DPE valable 10 ans : les vérifications à organiser en 2026

  • Retrouver le DPE du logement et sa date : la durée de validité fournie est de 10 ans. La classe énergétique et la date du document répondent à deux questions différentes ; disposer d’un classement ne dispense pas de vérifier la validité du diagnostic utilisé.
  • Clarifier le projet locatif : pour un logement G, tenir compte de l’interdiction applicable à tout nouveau bail depuis le 1er janvier 2025. Pour un logement F ou E, intégrer respectivement les repères du 1er janvier 2028 et du 1er janvier 2034 à la réflexion.
  • Examiner séparément la question du loyer : si le logement est classé F ou G, ne pas prévoir d’augmentation. La perspective d’une échéance locative future ne doit pas masquer cette règle déjà applicable aux deux classes.
  • Préparer le volet énergétique d’une vente : si le bien est une maison individuelle ou un immeuble en monopropriété classé F ou G, intégrer l’exigence d’un audit réglementaire avant la vente. Les seules statistiques locales ne permettent pas de décider si un bien particulier entre dans ce cadre.

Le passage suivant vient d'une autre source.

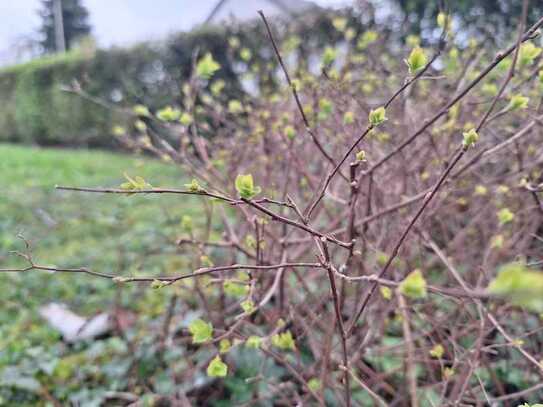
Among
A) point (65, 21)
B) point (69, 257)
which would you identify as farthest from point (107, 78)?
point (65, 21)

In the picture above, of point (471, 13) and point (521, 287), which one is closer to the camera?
point (521, 287)

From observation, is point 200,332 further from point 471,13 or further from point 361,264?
point 471,13

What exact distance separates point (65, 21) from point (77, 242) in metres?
29.8

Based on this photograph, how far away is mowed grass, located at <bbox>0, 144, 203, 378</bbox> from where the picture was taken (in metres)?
2.38

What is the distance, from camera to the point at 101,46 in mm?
9641

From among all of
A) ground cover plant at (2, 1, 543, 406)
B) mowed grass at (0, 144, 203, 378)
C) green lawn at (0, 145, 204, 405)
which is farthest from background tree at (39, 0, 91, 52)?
ground cover plant at (2, 1, 543, 406)

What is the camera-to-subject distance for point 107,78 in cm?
948

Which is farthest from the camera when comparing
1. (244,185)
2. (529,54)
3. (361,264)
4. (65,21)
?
(65,21)

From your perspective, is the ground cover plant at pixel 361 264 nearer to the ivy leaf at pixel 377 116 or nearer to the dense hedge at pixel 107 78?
the ivy leaf at pixel 377 116

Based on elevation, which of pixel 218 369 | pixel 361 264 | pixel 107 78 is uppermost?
pixel 107 78

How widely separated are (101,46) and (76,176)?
4435 mm

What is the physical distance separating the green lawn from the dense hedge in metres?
1.69

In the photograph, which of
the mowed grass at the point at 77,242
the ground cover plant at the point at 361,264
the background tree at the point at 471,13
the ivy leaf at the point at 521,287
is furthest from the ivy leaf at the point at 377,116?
Answer: the background tree at the point at 471,13

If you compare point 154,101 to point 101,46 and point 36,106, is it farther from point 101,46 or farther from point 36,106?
point 36,106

La validité de 10 ans du DPE ne signifie pas que les règles de location restent inchangées pendant toute cette période. Un document peut servir à connaître le classement du logement, tandis que le calendrier impose de nouvelles contraintes à cette classe. En 2026, l’anticipation repose donc sur une lecture conjointe du diagnostic, de sa date et de l’usage envisagé du bien. Les médianes locales de 913 € par an et de 199 kWh/m²/an ne remplacent pas cette lecture individuelle. De même, la part de 30,1 % de diagnostics portant sur du bâti d’avant 1948 ne suffit pas à définir les besoins d’un logement. Les informations fournies ne permettent de prescrire ni des travaux précis ni un résultat énergétique après intervention.

Questions fréquentes

Les 855 logements G de Limoges sont-ils tous des locations interdites ?

Non, les données indiquent que 855 logements diagnostiqués sont classés G, sans préciser leur occupation ni leur mise en location. La règle fournie interdit la location de cette classe pour tout nouveau bail depuis le 1er janvier 2025. On ne peut donc pas assimiler l’effectif ADEME à un nombre de baux concernés.

Un propriétaire d’un logement F peut-il augmenter son loyer avant 2028 ?

Non. Le loyer d’un logement F ou G ne peut plus être augmenté. Pour la classe F, cette règle doit être distinguée de l’interdiction de location prévue au 1er janvier 2028. À Limoges, 2 307 logements diagnostiqués sont classés F, mais le nombre de ceux qui sont loués n’est pas fourni.

Un DPE encore valable dispense-t-il de l’audit avant une vente ?

La durée de validité de 10 ans du DPE ne supprime pas l’exigence distincte d’audit décrite dans les faits fournis. Avant la vente d’une maison individuelle ou d’un immeuble en monopropriété classé F ou G, l’audit énergétique réglementaire est exigé. Il faut donc vérifier à la fois le diagnostic disponible et la situation du bien vendu.